On the Jewish New Year, Jews not only pray to be inscribed in the proverbial “Book of Life” for a happy and (this year in particular) healthy new year, but also again coronate G-d as king and resolve to make a fresh start in the new year.

And the shofar is an integral part of all that.

As the sound pierces the listener to the core, it’s a cry of repentance on the day of judgment, hearkening back to the shofar used to call the Israelites to battle.
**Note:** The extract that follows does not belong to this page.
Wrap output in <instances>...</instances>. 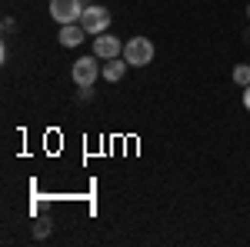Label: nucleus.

Or, as Rabbi Yehuda Lave of Jerusalem puts it, “It’s also no coincidence that it’s on Rosh Hashanah that we read about the near-sacrifice of Isaac and the ram that was sacrificed in his place.”

“Hearing [the shofar] awakens the power of Jewish history in every heart,” says Weinger. “It’s as if G-d speaks through it directly to His people and everyone who hears this sound — young and old, observant and secular — has an intense spiritual experience, of crying to G-d for mercy as opposed to judgment.”

“I’ve never heard anyone blow the shofar like Robert,” says Rabbi Hagi Ben Artzi who teaches at Bar-Ilan University in Ramat Gan, as well as a woman’s seminary in Beit Hogla, where he first heard Weinger blow. “You can feel his shofar expressing something very deep, as if the sound comes from the bottom of his heart and spirit.”

“That’s why he’s living so close to Jericho, where the miraculous collapse of these walls occurred through the voice of the shofar,” adds Rabbi Ben Artzi, who has the distinction of being Sara Netanyahu’s brother. “Seeing the prophecy of G-d gathering His people back to their homeland being fulfilled, every time Robert blows, he’s saying, ‘Listen, God is here’.”

Smack dab in the season of COVID-19, Rosh Hashanah, the holiday rivaled only by Passover on the family-friendly scale, is expected to find families restricted from gathering. And since, along with Yom Kippur 10 days later, it is historically the No. 1 attendance magnet for synagogues, congregations everywhere are struggling to balance religious traditions and Torah-based mitzvot with government-mandated safety regulations.

Meaning that on Rosh Hashanah, limited seating is likely to pass many shofar honors to smaller neighborhood minyans.

“Every neighborhood needs a shofar and someone who can blow the notes,” Weinger says.